We encourage you to explore a plant-based diet and other foods that improve your quality of sleep, and, in turn, your health and overall quality of life. While many suffer from a vicious cycle of sleeping poorly, eating poorly, and watching their health wane, we emphasize that the opposite is also true: a healthy diet leads to better sleep and overall better health. As you continue refining a diet that is right for you, we hope you will incorporate our nutritious, organic smoothies—you won’t lose any sleep over it!


[1] St-Onge, M.-P., & Zuraikat, F. M. (2019). Reciprocal Roles of Sleep and Diet in Cardiovascular Health: a Review of Recent Evidence and a Potential Mechanism. Current Atherosclerosis Reports, 21(3).

[2] Zuraikat, F. M., Makarem, N., St-Onge, M.-P., Xi, H., Akkapeddi, A., & Aggarwal, B. (2020). A Mediterranean Dietary Pattern Predicts Better Sleep Quality in US Women from the American Heart Association Go Red for Women Strategically Focused Research Network. Nutrients, 12(9), 2830.

[3] What’s the best diet for healthy sleep? A nutritional epidemiologist explains what food choices will help you get more restful Z’s | University of Michigan School of Public Health. (n.d.).

[4] Godos, J., Ferri, R., Caraci, F., Cosentino, F. I. I., Castellano, S., Galvano, F., & Grosso, G. (2019).

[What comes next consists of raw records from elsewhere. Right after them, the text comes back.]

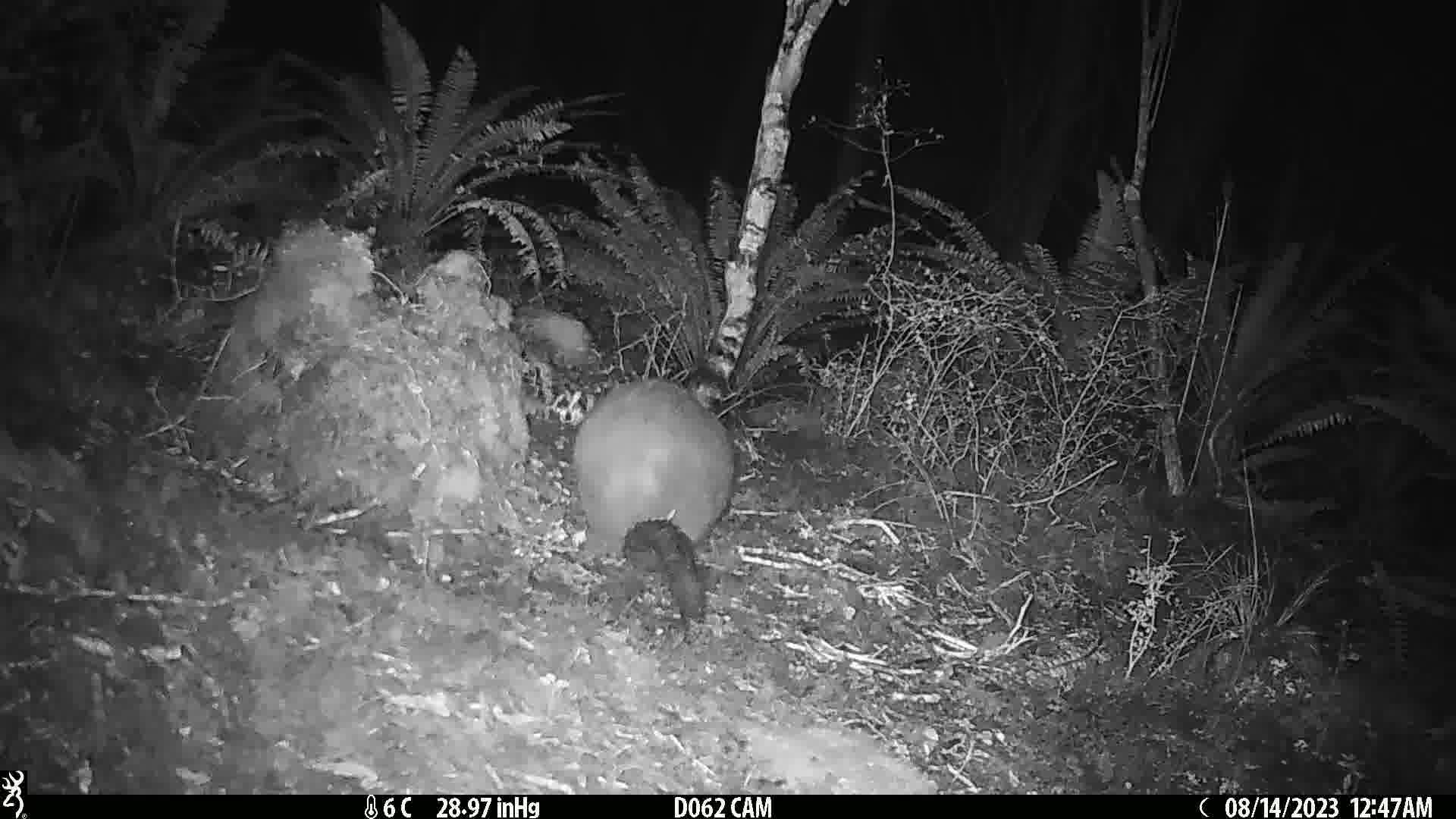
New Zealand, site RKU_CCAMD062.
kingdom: Animalia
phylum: Chordata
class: Mammalia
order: Diprotodontia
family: Phalangeridae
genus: Trichosurus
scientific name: Trichosurus vulpecula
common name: common brushtail possum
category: possum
Possum (common brushtail possum) (Trichosurus vulpecula).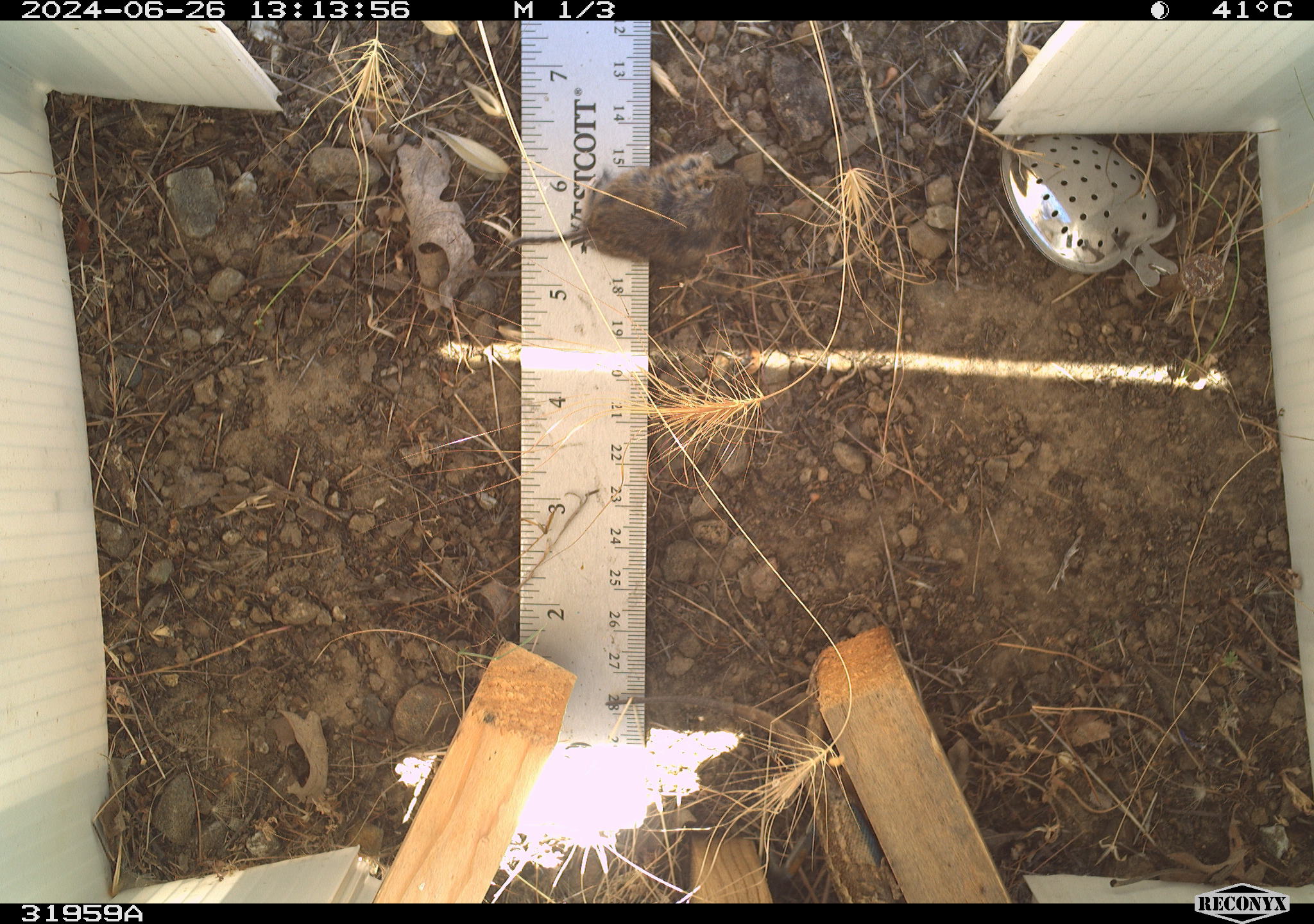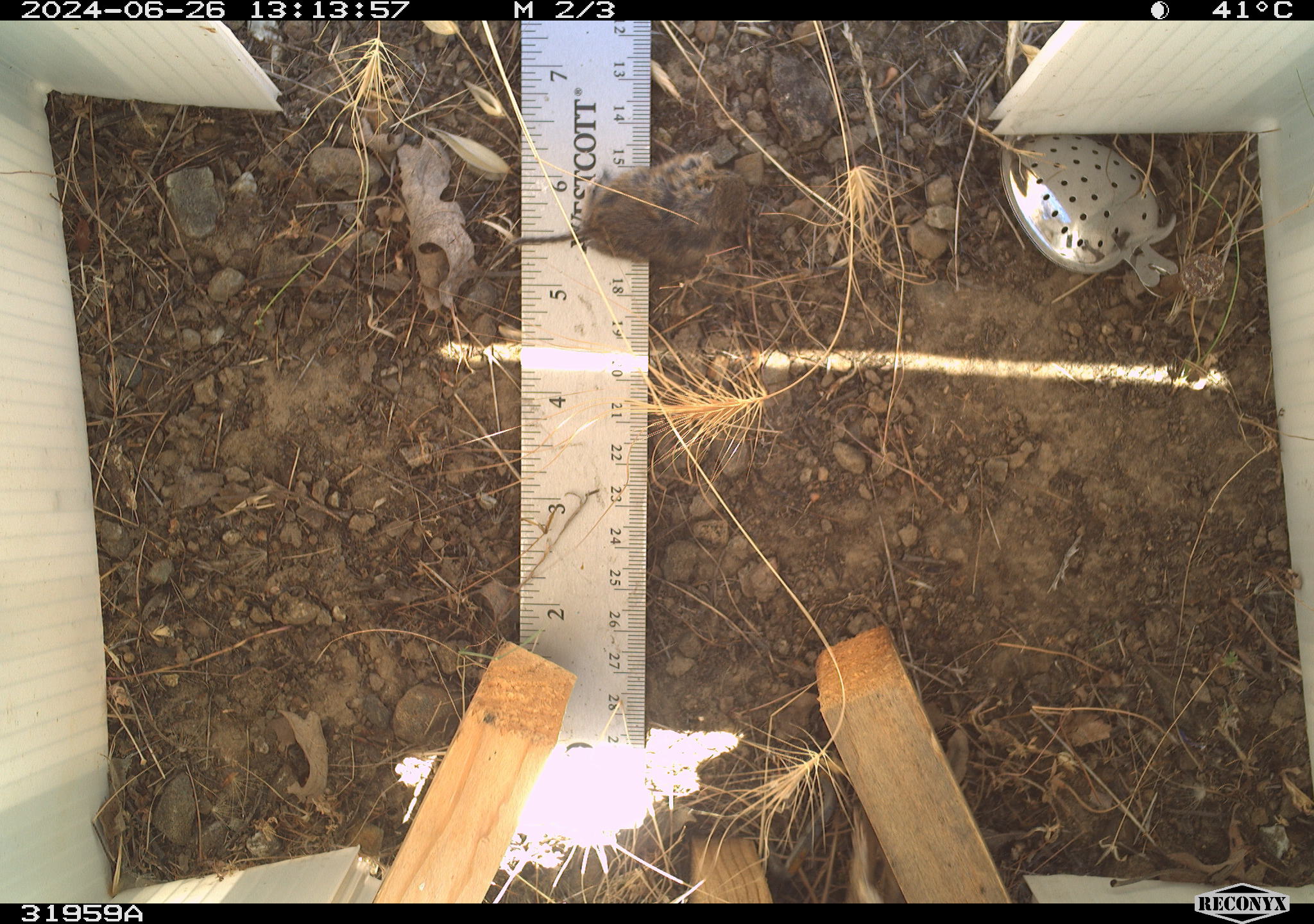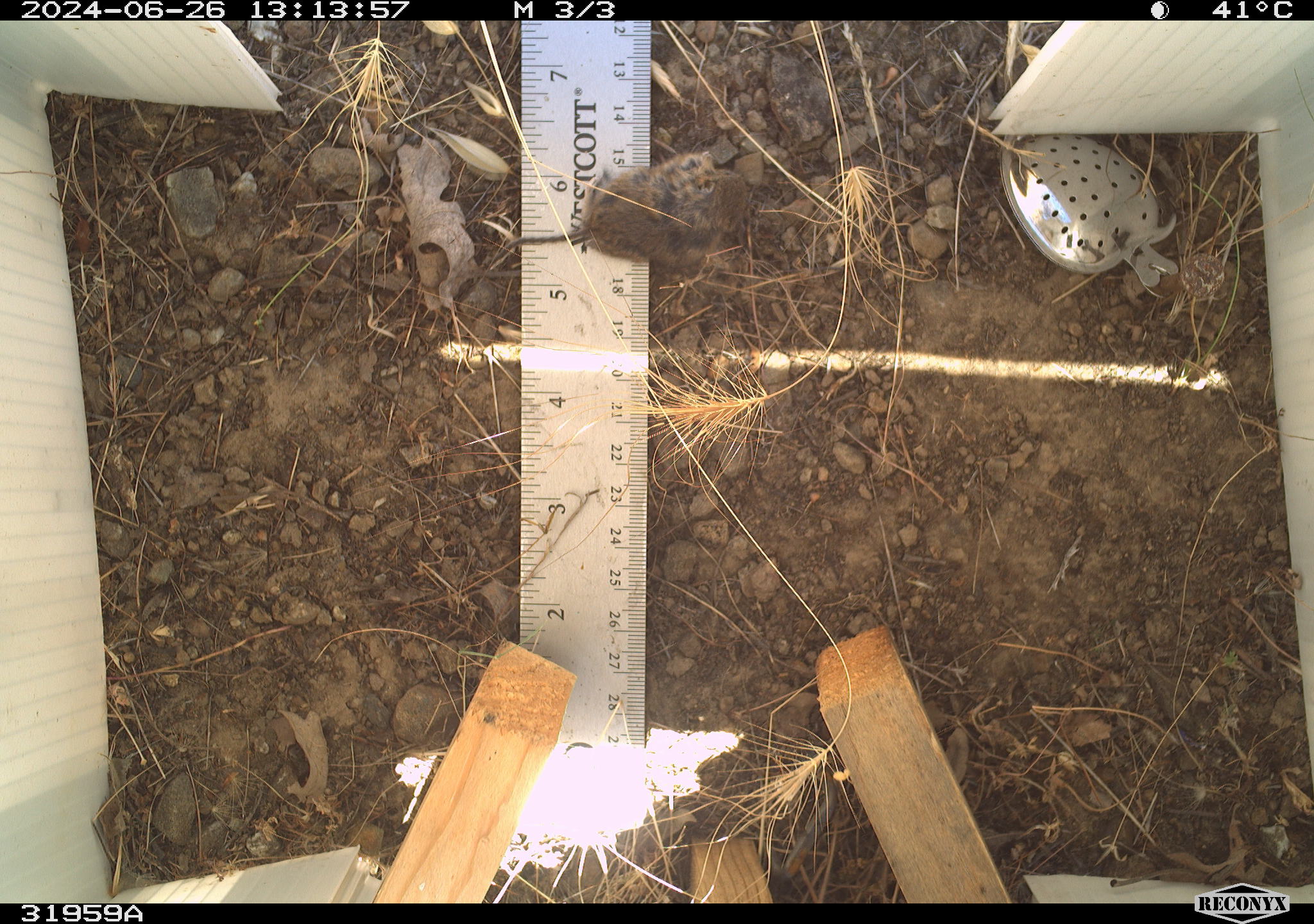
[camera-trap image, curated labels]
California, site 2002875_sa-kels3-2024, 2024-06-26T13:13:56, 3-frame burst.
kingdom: Animalia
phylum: Chordata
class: Reptilia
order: Squamata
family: Phrynosomatidae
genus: Sceloporus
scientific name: Sceloporus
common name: spiny lizards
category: sceloporus species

Adherence to the Mediterranean Diet is Associated with Better Sleep Quality in Italian Adults. Nutrients, 11(5), 976.

[5] Trichopoulou, A., Martínez-González, M. A., Tong, T. Y., Forouhi, N. G., Khandelwal, S., Prabhakaran, D., Mozaffarian, D., & de Lorgeril, M. (2014). Definitions and potential health benefits of the Mediterranean diet: views from experts around the world. BMC Medicine, 12(1).

[6] St-Onge, M.-P., Roberts, A., Shechter, A., & Choudhury, A. R. (2016). Fiber and Saturated Fat Are Associated with Sleep Arousals and Slow Wave Sleep. Journal of Clinical Sleep Medicine, 12(01), 19–24.

[7] Polak, R., Phillips, E. M., & Campbell, A. (2015). Legumes: Health Benefits and Culinary Approaches to Increase Intake. Clinical Diabetes, 33(4), 198–205.

[8] St-Onge, M. P., Mikic, A., & Pietrolungo, C. E. (2016). Effects of Diet on Sleep Quality. Advances in nutrition (Bethesda, Md.), 7(5), 938–949.

[9] Arab, A., Rafie, N., Amani, R., & Shirani, F. (2022). The role of magnesium in sleep health: A systematic review of available literature. Biological Trace Element Research, 201(1).

[10] Srivastava, J. K., Shankar, E., & Gupta, S. (2010). Chamomile: A herbal medicine of the past with bright future. Molecular medicine reports, 3(6), 895–901.

[11] Thakkar, M. M., Sharma, R., & Sahota, P. (2015). Alcohol disrupts sleep homeostasis. Alcohol, 49(4), 299–310.